Though it didn't soothe the part of him that wanted nothing more than to tear them away from his spine.

According to Rudy every feather was a solar receptor, drinking in energy from the sun to power the whole apparatus, from the strong bones of ultra-light carbon-microstructure to the fine, fragile-seeming web of circuitry that had invaded his body like kudzu, digging deep into his flesh to claim a home for itself. Its tendrils had woven into the vulnerable spaces of his spinal column, anchoring in honeycomb holes bored into his bones, interfacing almost seamlessly with sophisticated elements implanted in his brain-stem and inside his skull. Nerves to wires, it was the most delicate work of cybernetics the technician had ever seen. The technology could have revolutionized multiple fields, but instead its perverse architect was now serving fifty-to-life. For abduction and wrongful imprisonment, for unlawful human experimentation and unlicensed surgery, for aggravated assault on a police officer—

For the feat of depraved genius, the masterpiece of scientific art that had been inflicted on John against his will.

The prognosis was one of permanence—the hardware ran far too deep to be removed, not without killing him. Rudy's sole attempt to dismantle the external components had unleashed a relentless frenzy of chaotic error messages that his brain had interpreted as blinding pain. The damned things were now a part of him, and would be for the foreseeable future, probably until the day he died. Possibly longer.

It was very possible they would still hold claim long after the rest of him had decayed off the bone.

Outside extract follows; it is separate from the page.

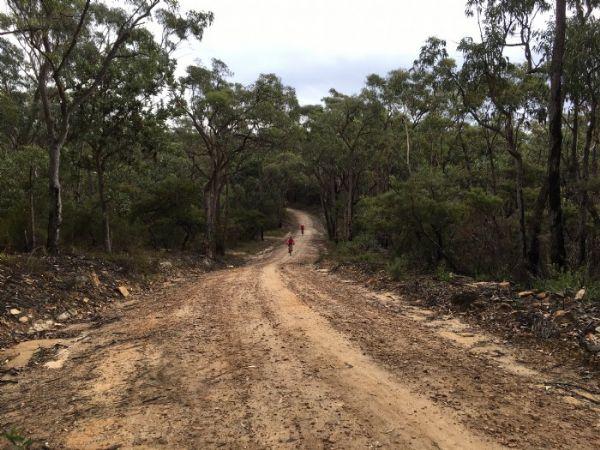 oaks-fire-trail-01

There was no escaping the abomination of science shackled to his flesh. In bitter resignation he was forced to appreciate their design—alarmingly strong but very light-weight, and brilliantly articulated. Each feather is independently mobile, enabling the enormous wingspan to compact itself to a remarkable degree. Folded together against his back in a posture reminiscent of prayer, the wings are almost small enough to be hidden. Almost, but not quite.

They didn't want to be hidden.

John knew he shouldn't think of it that way. The program driving the wings wasn't an AI—it did not possess a consciousness, or wants, or an agenda. It had _needs_, though, and it was insistent about them. The machine needed the sun with a hunger that gnawed at his nerves. Too long in the dark and it began to fail, dragging his health and his coordination down with it.

Every morning he was forced to expose what he would prefer never see the light of day.

The feathers were a snowy, swan-white, but in form the wings were elliptical—the low aspect ratio, slotted pinions of a bird of prey. They drew the eye like a beacon. The rooftop of the station was the safest place—open to the sky yet hidden from most eyes, and room enough to spread them wide and welcome the sun inside of him.

And the greatest indignity—the most damning by far—was how _good_ it felt.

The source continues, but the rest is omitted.